** Start MATERIAL FOR THIS EXERCISE **

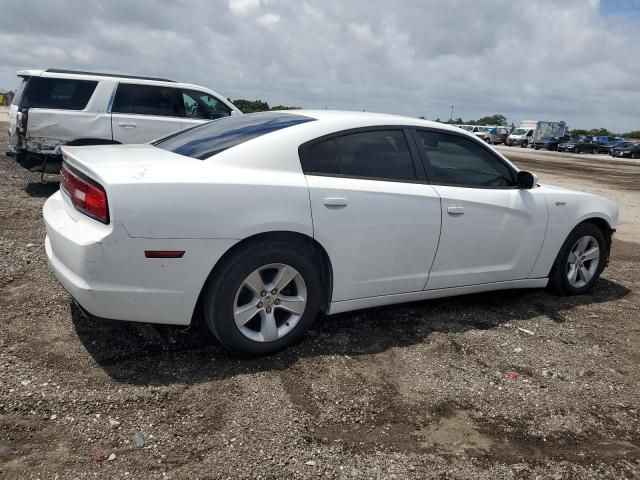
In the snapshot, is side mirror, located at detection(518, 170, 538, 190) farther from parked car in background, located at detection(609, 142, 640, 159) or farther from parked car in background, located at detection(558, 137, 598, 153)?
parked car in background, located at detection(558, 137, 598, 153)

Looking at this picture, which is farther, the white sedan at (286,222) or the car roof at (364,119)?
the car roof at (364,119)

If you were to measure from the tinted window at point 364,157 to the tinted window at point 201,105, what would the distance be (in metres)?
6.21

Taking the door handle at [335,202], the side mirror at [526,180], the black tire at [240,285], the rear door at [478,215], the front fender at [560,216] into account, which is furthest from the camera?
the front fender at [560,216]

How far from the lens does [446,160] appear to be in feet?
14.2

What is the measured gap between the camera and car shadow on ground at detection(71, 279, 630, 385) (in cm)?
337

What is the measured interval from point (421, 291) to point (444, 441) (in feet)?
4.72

** End MATERIAL FOR THIS EXERCISE **
** Start MATERIAL FOR THIS EXERCISE **

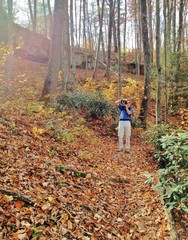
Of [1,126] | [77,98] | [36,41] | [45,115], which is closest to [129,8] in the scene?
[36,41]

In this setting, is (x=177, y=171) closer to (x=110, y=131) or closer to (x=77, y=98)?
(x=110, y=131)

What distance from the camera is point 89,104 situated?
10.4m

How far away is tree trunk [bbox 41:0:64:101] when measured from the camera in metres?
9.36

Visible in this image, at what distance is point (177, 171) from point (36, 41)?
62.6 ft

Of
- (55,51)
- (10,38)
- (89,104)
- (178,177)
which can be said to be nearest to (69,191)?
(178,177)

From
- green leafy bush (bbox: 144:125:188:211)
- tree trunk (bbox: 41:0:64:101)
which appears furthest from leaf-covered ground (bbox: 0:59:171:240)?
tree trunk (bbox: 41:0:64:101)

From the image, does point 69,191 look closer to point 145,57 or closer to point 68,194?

** End MATERIAL FOR THIS EXERCISE **

TASK DETAILS: Rewrite the material between the line containing "How far away" and the line containing "From the image, does", inclusive, as a JSON list of strings with one string per line and blank lines omitted.

WORKED SOLUTION:
[
  "How far away is tree trunk [bbox 41:0:64:101] when measured from the camera in metres?",
  "9.36",
  "Visible in this image, at what distance is point (177, 171) from point (36, 41)?",
  "62.6 ft",
  "Of",
  "- (55,51)",
  "- (10,38)",
  "- (89,104)",
  "- (178,177)",
  "which can be said to be nearest to (69,191)?",
  "(178,177)",
  "From",
  "- green leafy bush (bbox: 144:125:188:211)",
  "- tree trunk (bbox: 41:0:64:101)",
  "which appears furthest from leaf-covered ground (bbox: 0:59:171:240)?",
  "tree trunk (bbox: 41:0:64:101)",
  "From the image, does point 69,191 look closer to point 145,57 or closer to point 68,194?"
]